The study data also showed that the expression of IL-17–driven inflammatory mediators (IL36G, S100A8, DEFB4A, and DEFB4B) in suprabasal keratinocytes was correlated with psoriasis severity and was downregulated by IL-17A blockade. In addition, the authors noted that IL-17A blockade induced a higher gene expression of CD1C and CD14, which are markers of CD1c + and CD14+ dendritic cell subset that suppresses antigen-specific T-cell responses in posttreatment regulatory semimature dendritic cells compared with pretreatment regulatory semimature dendritic cells.
Previous studies have shown that when patients with moderate to severe psoriasis received systemic anti–IL-17A monoclonal antibody (secukinumab) treatment for 52 weeks and then stopped treatment, 16% maintained a response after treatment withdrawal over the next 52 weeks without need for re-treatment.2,3
“Our study [data] may explain how those patients restored immune tolerance to psoriasis autoantigens that may have prevented recurrence of psoriasis off the treatment. In addition to the co-modulation of IL-17A and IL-17F by direct and indirect effects on T cells including IL-23 reduction in dendritic cells, systemic IL-17A blockade may have effectively modified regulatory transcriptome of regulatory dendritic cells in those patients,” the study authors wrote.

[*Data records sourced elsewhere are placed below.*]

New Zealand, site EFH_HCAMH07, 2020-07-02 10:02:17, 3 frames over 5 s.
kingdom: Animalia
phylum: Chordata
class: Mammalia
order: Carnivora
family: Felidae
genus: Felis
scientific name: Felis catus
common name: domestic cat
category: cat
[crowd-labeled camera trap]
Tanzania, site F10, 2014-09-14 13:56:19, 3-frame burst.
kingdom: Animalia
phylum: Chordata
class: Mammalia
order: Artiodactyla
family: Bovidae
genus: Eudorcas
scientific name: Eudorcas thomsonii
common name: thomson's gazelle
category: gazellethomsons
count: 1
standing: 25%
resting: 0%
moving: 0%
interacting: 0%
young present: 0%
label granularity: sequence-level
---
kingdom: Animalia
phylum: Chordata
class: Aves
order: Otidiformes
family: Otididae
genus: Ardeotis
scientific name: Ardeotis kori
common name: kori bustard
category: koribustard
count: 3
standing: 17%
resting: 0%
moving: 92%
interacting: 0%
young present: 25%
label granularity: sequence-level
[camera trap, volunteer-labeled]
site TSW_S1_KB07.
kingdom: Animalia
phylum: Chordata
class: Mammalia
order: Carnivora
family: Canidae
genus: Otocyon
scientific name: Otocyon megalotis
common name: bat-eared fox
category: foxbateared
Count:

Looking further ahead, the authors hypothesize that a monoclonal blockade of pathogenic T cells, such as an IL-17A blockade or an IL-23p19 blockade, may induce expansion of regulatory immune cells subsets or expression of cytokines involved in skin homeostasis. Kim and colleagues are currently investigating this hypothesis in an ongoing clinical trial to better understand the regulatory immune cell promotion by blocking the IL-23/IL-17 cell axis and hopefully develop more personalized medicine.